*To do*:
Put the lines of the listing into a Markdown table with the columns Row and Line, starting at the line containing "Height-wise, which among" and ending at the last line of the listing. Number each row and leave out blank lines.

*Data excerpts*:
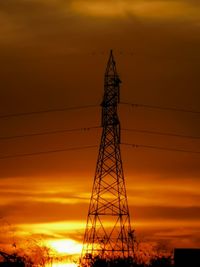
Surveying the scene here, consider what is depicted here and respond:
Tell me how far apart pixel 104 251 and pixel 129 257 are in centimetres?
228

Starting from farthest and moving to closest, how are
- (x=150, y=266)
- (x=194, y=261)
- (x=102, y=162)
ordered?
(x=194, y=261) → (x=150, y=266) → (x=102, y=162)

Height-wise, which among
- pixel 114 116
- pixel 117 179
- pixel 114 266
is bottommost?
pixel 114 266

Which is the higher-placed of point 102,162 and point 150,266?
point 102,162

*Correct response*:
| Row | Line |
|---|---|
| 1 | Height-wise, which among |
| 2 | - pixel 114 116 |
| 3 | - pixel 117 179 |
| 4 | - pixel 114 266 |
| 5 | is bottommost? |
| 6 | pixel 114 266 |
| 7 | Which is the higher-placed of point 102,162 and point 150,266? |
| 8 | point 102,162 |